With that in mind, investors should note that the trust has had a very strong level of occupancy since its initial public offering.
Its occupancy rate has improved in recent quarters as the trust continues to take advantage of strong fundamentals in industrial properties. Dream Industrial is focusing on the above four long-term growth drivers, in addition to future acquisitions that will build and improve its total portfolio.
Going forward, we expect 2% annual FFO-per-share growth each year. For its part, Dream Industrial sees a positive growth outlook for itself.
Source: Investor Presentation
The trust is heavily concentrated in Ontario and Quebec, areas in which it has experienced great success in terms of renewal spreads in recent years. It also has contractual rent increases, a natural tailwind to rental growth.
Occupancy remains high and is still increasing, and it is constantly managing its renewals to capture higher rents as quickly as possible. Dream Industrial is building its focus on e-commerce properties because the trust sees powerful, long-term tailwinds in that space.
The trust is positioning itself to be a premier provider of space its tenants need to do business in the coming years. Acquisitions are a major component of the company’s growth plan.

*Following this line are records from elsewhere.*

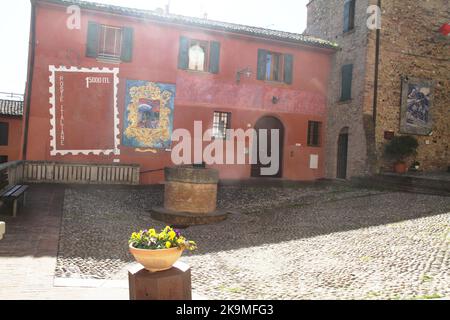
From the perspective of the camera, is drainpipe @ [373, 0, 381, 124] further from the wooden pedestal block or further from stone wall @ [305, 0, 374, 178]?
the wooden pedestal block

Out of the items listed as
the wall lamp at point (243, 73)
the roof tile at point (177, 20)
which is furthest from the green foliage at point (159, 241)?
the wall lamp at point (243, 73)

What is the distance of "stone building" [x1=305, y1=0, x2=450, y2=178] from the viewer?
1461 cm

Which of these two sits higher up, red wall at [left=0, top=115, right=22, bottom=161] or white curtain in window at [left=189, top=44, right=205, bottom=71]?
white curtain in window at [left=189, top=44, right=205, bottom=71]

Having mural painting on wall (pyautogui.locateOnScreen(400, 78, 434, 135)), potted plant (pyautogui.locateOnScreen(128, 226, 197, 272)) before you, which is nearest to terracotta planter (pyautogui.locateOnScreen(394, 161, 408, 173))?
mural painting on wall (pyautogui.locateOnScreen(400, 78, 434, 135))

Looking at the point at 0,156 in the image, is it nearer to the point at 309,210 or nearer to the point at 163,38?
the point at 163,38

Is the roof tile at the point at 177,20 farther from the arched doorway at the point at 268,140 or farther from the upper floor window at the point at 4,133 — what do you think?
the upper floor window at the point at 4,133

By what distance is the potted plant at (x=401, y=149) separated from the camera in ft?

So far in 2021, the Trust has completed over USD $290 million of acquisitions. These include income–producing assets and a 30–acre parcel of land in the Greater Toronto Area. There are also $128 million of acquisitions which are firm, under contract, or in exclusivity in the target markets in Canada, U.S., Germany, and the Netherlands.

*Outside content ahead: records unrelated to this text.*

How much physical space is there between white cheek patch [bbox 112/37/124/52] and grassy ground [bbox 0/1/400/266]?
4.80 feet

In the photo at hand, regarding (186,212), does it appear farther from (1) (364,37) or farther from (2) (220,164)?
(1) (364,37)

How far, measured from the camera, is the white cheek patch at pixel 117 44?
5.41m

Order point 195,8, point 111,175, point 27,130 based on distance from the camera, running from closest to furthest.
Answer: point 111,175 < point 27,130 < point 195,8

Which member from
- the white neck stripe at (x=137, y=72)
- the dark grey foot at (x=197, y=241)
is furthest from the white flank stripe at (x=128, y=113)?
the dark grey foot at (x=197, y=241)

In total, we see Dream Industrial’s growth outlook as quite favorable and supportive of long-term funds-from-operations growth. Finally, Dream Industrial has begun to expand in Europe, with an initial portfolio concentrated primarily in the Netherlands, and also in Germany.
Europe is responsible for over 20% of world GDP, and holds more than 500 million people. With Dream Industrial just beginning to scratch the surface of possibilities in Europe, the trust has the potential to see a long runway for growth in this region.
Dream pays a current monthly distribution of $0.0583 per share in Canadian dollars. That works out to $0.70 per share annually in Canadian currency. In U.S. dollars, Dream has an annualized dividend payout of $0.56 per share, which represents a current yield of 4.7%.
Note: As a Canadian stock, a 15% dividend tax will be imposed on US investors investing in the company outside of a retirement account. See our guide on Canadian taxes for US investors here.
In fact, the distribution has never been cut in the trust’s relatively short operating history, but also hasn’t increased it for seven years. The stagnant payout may be discouraging for investors looking for dividend growth.
The dividend payout is covered, as 2020 saw FFO-per-share of $0.65. From a dividend coverage perspective, Dream Industrial is in pretty good shape.
Another factor helping to secure Dream Industrial’s dividend payout is its strong balance sheet. Dream Industrial has an investment-grade credit rating of BBB and a manageable level of debt.
Source: Investor Presentation
Finally, income investors should consider the payout ratio when assessing a dividend’s sustainability. Payout ratios for REITs are always very high because they are required to distribute nearly all of their earnings.
At 89% expected for 2021, Dream Industrial’s payout ratio appears healthy and we view the dividend payout as safe. Distribution growth may prove to be elusive, but we do not see a cut anytime soon.
Dream Industrial REIT’s high dividend yield and monthly dividend payments are two reasons why the company will stand out to income investors.
The stock yields over 4.5%, which is relatively appealing given the persistent low interest rate environment. Investors may find the high yield an attractive income possibility.
The REIT has strong fundamentals and a very high occupancy rate. The trust also has the potential for future growth, especially in Europe. Dream Industrial could interest those investors looking for high income and growth potential.